→ **Aim**:
Copy the whole listing below word for word, leaving every line unchanged.

→ **Entries provided**:
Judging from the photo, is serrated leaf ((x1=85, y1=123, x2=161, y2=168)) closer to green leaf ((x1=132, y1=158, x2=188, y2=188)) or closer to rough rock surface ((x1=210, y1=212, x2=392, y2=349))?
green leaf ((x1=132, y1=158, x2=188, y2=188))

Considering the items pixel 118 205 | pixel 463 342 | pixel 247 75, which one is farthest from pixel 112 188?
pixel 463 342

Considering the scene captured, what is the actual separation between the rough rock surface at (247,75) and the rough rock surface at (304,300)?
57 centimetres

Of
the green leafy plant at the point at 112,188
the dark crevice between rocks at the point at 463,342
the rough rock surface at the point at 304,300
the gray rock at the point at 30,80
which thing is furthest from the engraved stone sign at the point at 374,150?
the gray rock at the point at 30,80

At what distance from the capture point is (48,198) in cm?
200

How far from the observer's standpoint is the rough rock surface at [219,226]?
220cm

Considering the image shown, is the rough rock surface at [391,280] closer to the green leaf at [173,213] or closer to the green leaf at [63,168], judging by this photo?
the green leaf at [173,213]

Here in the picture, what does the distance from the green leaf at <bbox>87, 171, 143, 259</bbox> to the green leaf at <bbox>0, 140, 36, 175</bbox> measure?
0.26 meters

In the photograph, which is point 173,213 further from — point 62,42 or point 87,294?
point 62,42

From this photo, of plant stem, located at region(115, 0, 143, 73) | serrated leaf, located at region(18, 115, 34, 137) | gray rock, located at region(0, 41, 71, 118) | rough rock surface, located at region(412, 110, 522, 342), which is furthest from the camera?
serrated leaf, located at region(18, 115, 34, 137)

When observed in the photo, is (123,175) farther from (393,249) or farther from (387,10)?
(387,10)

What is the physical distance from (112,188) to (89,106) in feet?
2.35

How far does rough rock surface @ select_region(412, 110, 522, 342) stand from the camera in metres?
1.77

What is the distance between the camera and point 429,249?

→ **Result**:
Judging from the photo, is serrated leaf ((x1=85, y1=123, x2=161, y2=168)) closer to green leaf ((x1=132, y1=158, x2=188, y2=188)) or closer to rough rock surface ((x1=210, y1=212, x2=392, y2=349))?
green leaf ((x1=132, y1=158, x2=188, y2=188))

Considering the items pixel 118 205 | pixel 463 342 | pixel 247 75, which one is farthest from pixel 112 188?
pixel 463 342

Considering the scene captured, what is the actual separation between the rough rock surface at (247,75) and the rough rock surface at (304,300)?
57 centimetres

Of
the green leafy plant at the point at 112,188
the dark crevice between rocks at the point at 463,342
the rough rock surface at the point at 304,300
the gray rock at the point at 30,80
which thing is furthest from the engraved stone sign at the point at 374,150?
the gray rock at the point at 30,80

At what distance from the capture point is (48,198) in cm?
200

How far from the observer's standpoint is the rough rock surface at [219,226]?
220cm

Considering the image shown, is the rough rock surface at [391,280] closer to the green leaf at [173,213] or closer to the green leaf at [63,168], judging by this photo?
the green leaf at [173,213]

Here in the picture, what does the distance from the green leaf at <bbox>87, 171, 143, 259</bbox> to the green leaf at <bbox>0, 140, 36, 175</bbox> measure?
0.26 meters

In the photograph, which is point 173,213 further from — point 62,42 or point 87,294?
point 62,42

From this photo, of plant stem, located at region(115, 0, 143, 73) | serrated leaf, located at region(18, 115, 34, 137) | gray rock, located at region(0, 41, 71, 118) | rough rock surface, located at region(412, 110, 522, 342), which is furthest from the camera?
serrated leaf, located at region(18, 115, 34, 137)

When observed in the photo, is (123,175) farther from (393,249) or farther from (387,10)?
(387,10)

What is the physical distance from (112,188) to (89,106) in feet?
2.35

How far does rough rock surface @ select_region(412, 110, 522, 342) stand from the camera in metres?
1.77

What is the distance between the camera and point 429,249?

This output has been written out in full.